[This is a re-post of my review from the 2016 Sundance Film Festival. Christine opens this weekend in limited release.]
What happened to Christine Chubbuck is likely unforgettable to those who saw it and completely unknown to those who didn’t. In his retelling of Chubbuck’s story, director Antonio Campos seems to be at a loss with which audience he’s playing to, and it makes it difficult to know what constitutes a spoiler when the “spoiler” is the whole reason the film exists. And while Christine’s sad fate makes her a doomed character, Campos doesn’t know how to build on her choices, and instead reduces her to a victim of mental illness, circumstance, and her anti-social tendencies. While Rebecca Hall gives an incredible lead performance and imbues the character with a tremendous amount of sympathy, Christine can’t find a new angle on this tragic event.
On July 15, 1974, Christine Chubbuck (Hall), a reporter for a local TV news station in Sarasota, Florida committed suicide on air using a handgun. However, Christine begins with Christine just like any career-minded person looking to get ahead while struggling to hold on to his or her values. Her sexist boss Michael (Tracy Letts) wants to push the station towards “If it bleeds it leads” reporting, which conflicts with Christine’s desire for to report stories of substance even if they’re not “juicy” (e.g. re-zoning). Christine also has an unrequited crush on the news anchor George (Michael C. Hall), health problems, and doesn’t know how to relate to anyone outside her friend and co-worker Jean (Maria Dizzia). Unfortunately, at every turn, Christine can’t seem to catch a break, whether it’s due to her own behavior or matters beyond her control.

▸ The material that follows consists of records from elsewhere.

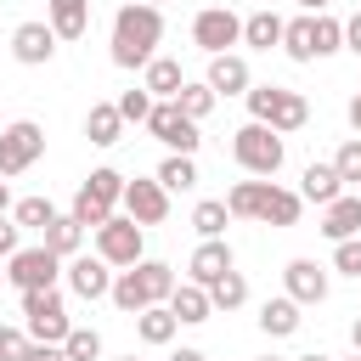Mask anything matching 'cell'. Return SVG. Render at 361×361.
<instances>
[{
  "label": "cell",
  "mask_w": 361,
  "mask_h": 361,
  "mask_svg": "<svg viewBox=\"0 0 361 361\" xmlns=\"http://www.w3.org/2000/svg\"><path fill=\"white\" fill-rule=\"evenodd\" d=\"M158 39H164V11L147 6V0H130V6L113 11V45H107V56H113V68H147L158 56Z\"/></svg>",
  "instance_id": "1"
},
{
  "label": "cell",
  "mask_w": 361,
  "mask_h": 361,
  "mask_svg": "<svg viewBox=\"0 0 361 361\" xmlns=\"http://www.w3.org/2000/svg\"><path fill=\"white\" fill-rule=\"evenodd\" d=\"M243 102H248V118L271 124L276 135H293V130L310 124V102H305L299 90H282V85H248Z\"/></svg>",
  "instance_id": "2"
},
{
  "label": "cell",
  "mask_w": 361,
  "mask_h": 361,
  "mask_svg": "<svg viewBox=\"0 0 361 361\" xmlns=\"http://www.w3.org/2000/svg\"><path fill=\"white\" fill-rule=\"evenodd\" d=\"M231 158H237V169L243 175H276L282 169V158H288V147H282V135L271 130V124H259V118H248L237 135H231Z\"/></svg>",
  "instance_id": "3"
},
{
  "label": "cell",
  "mask_w": 361,
  "mask_h": 361,
  "mask_svg": "<svg viewBox=\"0 0 361 361\" xmlns=\"http://www.w3.org/2000/svg\"><path fill=\"white\" fill-rule=\"evenodd\" d=\"M23 327H28V338H39V344H62V338L73 333L68 299H62L56 288H28V293H23Z\"/></svg>",
  "instance_id": "4"
},
{
  "label": "cell",
  "mask_w": 361,
  "mask_h": 361,
  "mask_svg": "<svg viewBox=\"0 0 361 361\" xmlns=\"http://www.w3.org/2000/svg\"><path fill=\"white\" fill-rule=\"evenodd\" d=\"M147 226H135L124 209L107 220V226H96V254L113 265V271H124V265H141L147 259V237H141Z\"/></svg>",
  "instance_id": "5"
},
{
  "label": "cell",
  "mask_w": 361,
  "mask_h": 361,
  "mask_svg": "<svg viewBox=\"0 0 361 361\" xmlns=\"http://www.w3.org/2000/svg\"><path fill=\"white\" fill-rule=\"evenodd\" d=\"M39 158H45V130H39L34 118H17V124L0 130V175H6V180L23 175V169H34Z\"/></svg>",
  "instance_id": "6"
},
{
  "label": "cell",
  "mask_w": 361,
  "mask_h": 361,
  "mask_svg": "<svg viewBox=\"0 0 361 361\" xmlns=\"http://www.w3.org/2000/svg\"><path fill=\"white\" fill-rule=\"evenodd\" d=\"M62 254H51L45 243L39 248H17L11 259H6V282L17 288V293H28V288H56V276H62Z\"/></svg>",
  "instance_id": "7"
},
{
  "label": "cell",
  "mask_w": 361,
  "mask_h": 361,
  "mask_svg": "<svg viewBox=\"0 0 361 361\" xmlns=\"http://www.w3.org/2000/svg\"><path fill=\"white\" fill-rule=\"evenodd\" d=\"M192 45H197V51H209V56H220V51L243 45V17H237L231 6H203V11L192 17Z\"/></svg>",
  "instance_id": "8"
},
{
  "label": "cell",
  "mask_w": 361,
  "mask_h": 361,
  "mask_svg": "<svg viewBox=\"0 0 361 361\" xmlns=\"http://www.w3.org/2000/svg\"><path fill=\"white\" fill-rule=\"evenodd\" d=\"M62 276H68V293H73V299L96 305V299L113 293V276H118V271H113L102 254H73V259L62 265Z\"/></svg>",
  "instance_id": "9"
},
{
  "label": "cell",
  "mask_w": 361,
  "mask_h": 361,
  "mask_svg": "<svg viewBox=\"0 0 361 361\" xmlns=\"http://www.w3.org/2000/svg\"><path fill=\"white\" fill-rule=\"evenodd\" d=\"M147 130L169 147V152H197V118H186L180 113V102H152V113H147Z\"/></svg>",
  "instance_id": "10"
},
{
  "label": "cell",
  "mask_w": 361,
  "mask_h": 361,
  "mask_svg": "<svg viewBox=\"0 0 361 361\" xmlns=\"http://www.w3.org/2000/svg\"><path fill=\"white\" fill-rule=\"evenodd\" d=\"M118 209H124L135 226H164V220H169V186H164L158 175H147V180H130Z\"/></svg>",
  "instance_id": "11"
},
{
  "label": "cell",
  "mask_w": 361,
  "mask_h": 361,
  "mask_svg": "<svg viewBox=\"0 0 361 361\" xmlns=\"http://www.w3.org/2000/svg\"><path fill=\"white\" fill-rule=\"evenodd\" d=\"M11 56H17L23 68H45V62L56 56V28L39 23V17H34V23H17V28H11Z\"/></svg>",
  "instance_id": "12"
},
{
  "label": "cell",
  "mask_w": 361,
  "mask_h": 361,
  "mask_svg": "<svg viewBox=\"0 0 361 361\" xmlns=\"http://www.w3.org/2000/svg\"><path fill=\"white\" fill-rule=\"evenodd\" d=\"M231 265H237L231 243H226V237H203V243L192 248V259H186V282H203V288H214V282H220Z\"/></svg>",
  "instance_id": "13"
},
{
  "label": "cell",
  "mask_w": 361,
  "mask_h": 361,
  "mask_svg": "<svg viewBox=\"0 0 361 361\" xmlns=\"http://www.w3.org/2000/svg\"><path fill=\"white\" fill-rule=\"evenodd\" d=\"M327 265H316V259H288L282 265V293L288 299H299V305H322L327 299Z\"/></svg>",
  "instance_id": "14"
},
{
  "label": "cell",
  "mask_w": 361,
  "mask_h": 361,
  "mask_svg": "<svg viewBox=\"0 0 361 361\" xmlns=\"http://www.w3.org/2000/svg\"><path fill=\"white\" fill-rule=\"evenodd\" d=\"M209 90L214 96H248V85H254V73H248V56H237V51H220V56H209Z\"/></svg>",
  "instance_id": "15"
},
{
  "label": "cell",
  "mask_w": 361,
  "mask_h": 361,
  "mask_svg": "<svg viewBox=\"0 0 361 361\" xmlns=\"http://www.w3.org/2000/svg\"><path fill=\"white\" fill-rule=\"evenodd\" d=\"M299 197L316 203V209H327L333 197H344V175L333 169V158H327V164H305V175H299Z\"/></svg>",
  "instance_id": "16"
},
{
  "label": "cell",
  "mask_w": 361,
  "mask_h": 361,
  "mask_svg": "<svg viewBox=\"0 0 361 361\" xmlns=\"http://www.w3.org/2000/svg\"><path fill=\"white\" fill-rule=\"evenodd\" d=\"M327 243H344V237H361V197H333L327 209H322V226H316Z\"/></svg>",
  "instance_id": "17"
},
{
  "label": "cell",
  "mask_w": 361,
  "mask_h": 361,
  "mask_svg": "<svg viewBox=\"0 0 361 361\" xmlns=\"http://www.w3.org/2000/svg\"><path fill=\"white\" fill-rule=\"evenodd\" d=\"M299 310H305V305H299V299H288V293L265 299V305H259V333H265V338H293V333H299V322H305Z\"/></svg>",
  "instance_id": "18"
},
{
  "label": "cell",
  "mask_w": 361,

Campos creates two audiences for Christine by not hinting at the beginning of the film what happened to Chubbuck. When it comes to films based on true stories, there are some events that are big enough where it would be silly to foreshadow or outright leap to the climax. Pearl Harbor, for all of its faults, wisely doesn’t begin by telling us to keep an eye out for December 7, 1941. However, Chubbuck’s story has been lost to time somewhat, and if you don’t know it, then you’ll spend a whole movie wondering what Campos is leading to and wondering if you should care beyond feeling general empathy for another human being.
I knew what happened to Chubbuck going into Christine and theoretically, that’s the film’s hook: does Campos have a take on what would drive a person to commit suicide on live television? Sadly, Campos doesn’t know how to dig beneath the psychological layers to come up with anything unique or revelatory. We never feel like we’re in Christine’s head, and instead we’re outside witnessing a poor victim of circumstance. Campos also doesn’t do anything with commentary on modern media culture or second-wave feminism, both of which are alluded to, but neither is built upon. It’s like Campos wants to say, “This story is still relevant,” and yet the film rarely does more than compound Christine’s loneliness, which, while depressing, lacks insight or depth.
The only person who brings life to the character and the film is Hall. Hall is a hit-or-miss actor with me. I feel like you’re just as likely to get something captivating like her turn in The Awakening as you are with her wild miscalculation in the awful Lay the Favorite. Thankfully, Hall is magnificent as Chubbuck, and makes the character’s alienation and isolation palatable. Even though she’s taller than most of her peers (a nice way of visualizing Christine’s towering intellect and integrity), she stands out like a teenage girl who hit her growth spurt before all her friends. Her baritone voice makes her sound like a kid who wants to be taken seriously by adults, and it all adds up to a personal tragedy that lets Chubbuck exist as an individual rather than the headline Campos is pushing.
Christine never delves past that headline, and while Chubbuck’s death certainly had meaning to those who knew her personally, the rest of us are still outside looking in, waiting for answers after this bleeding lead-in.